*STATED GOAL*: Report how many lines in the data below contain the word "further". Give only the number.

*PROVIDED DATA*:
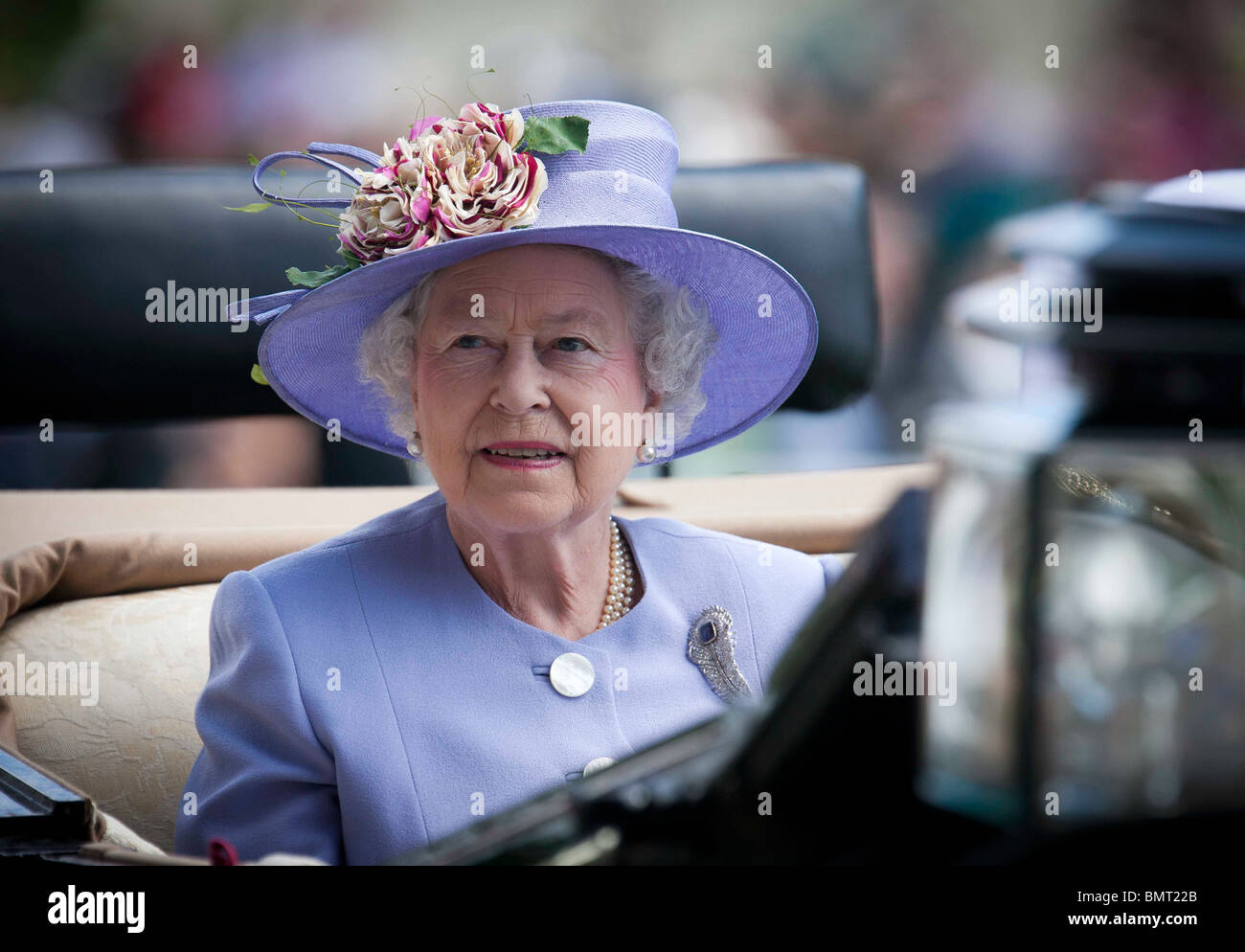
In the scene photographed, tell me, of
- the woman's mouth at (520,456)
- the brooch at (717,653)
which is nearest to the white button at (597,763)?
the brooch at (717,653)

* * *

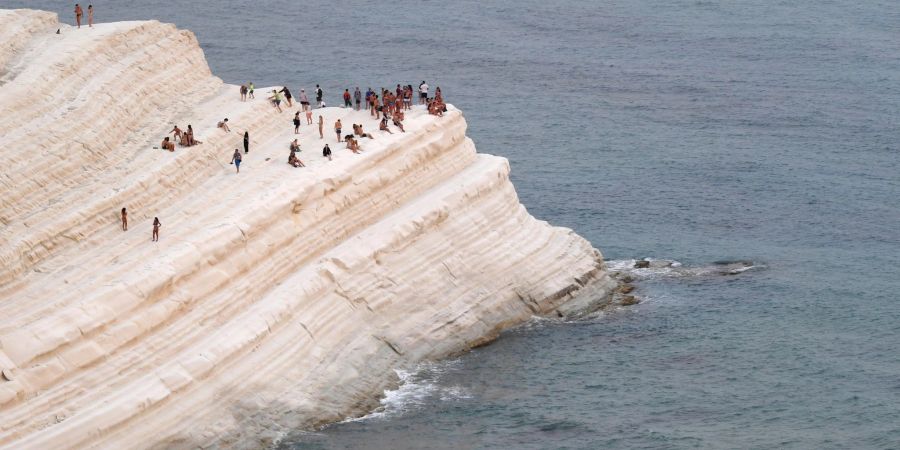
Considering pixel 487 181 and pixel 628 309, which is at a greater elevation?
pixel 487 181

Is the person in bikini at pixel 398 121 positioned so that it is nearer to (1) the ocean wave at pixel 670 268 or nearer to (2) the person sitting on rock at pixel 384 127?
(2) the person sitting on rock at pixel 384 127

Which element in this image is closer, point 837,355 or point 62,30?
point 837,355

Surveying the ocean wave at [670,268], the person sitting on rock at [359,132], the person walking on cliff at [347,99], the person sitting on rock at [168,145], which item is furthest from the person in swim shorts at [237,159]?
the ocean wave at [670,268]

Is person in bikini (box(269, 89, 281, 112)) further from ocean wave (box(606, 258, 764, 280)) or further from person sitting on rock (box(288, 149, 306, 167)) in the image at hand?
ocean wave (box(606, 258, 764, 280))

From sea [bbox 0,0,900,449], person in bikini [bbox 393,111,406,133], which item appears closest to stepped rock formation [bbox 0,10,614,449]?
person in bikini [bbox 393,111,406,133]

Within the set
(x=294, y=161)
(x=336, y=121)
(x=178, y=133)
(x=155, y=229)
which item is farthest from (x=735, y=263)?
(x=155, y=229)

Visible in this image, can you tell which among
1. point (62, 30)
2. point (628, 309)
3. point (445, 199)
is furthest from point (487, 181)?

--

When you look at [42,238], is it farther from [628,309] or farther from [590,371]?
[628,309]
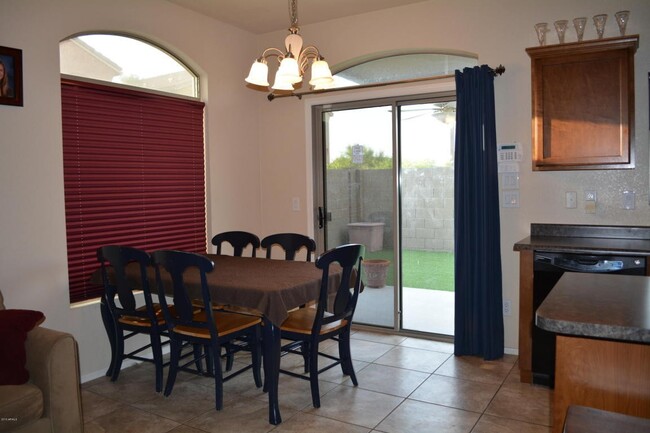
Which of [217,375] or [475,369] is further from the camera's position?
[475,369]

*RESULT OF THE TASK*: 2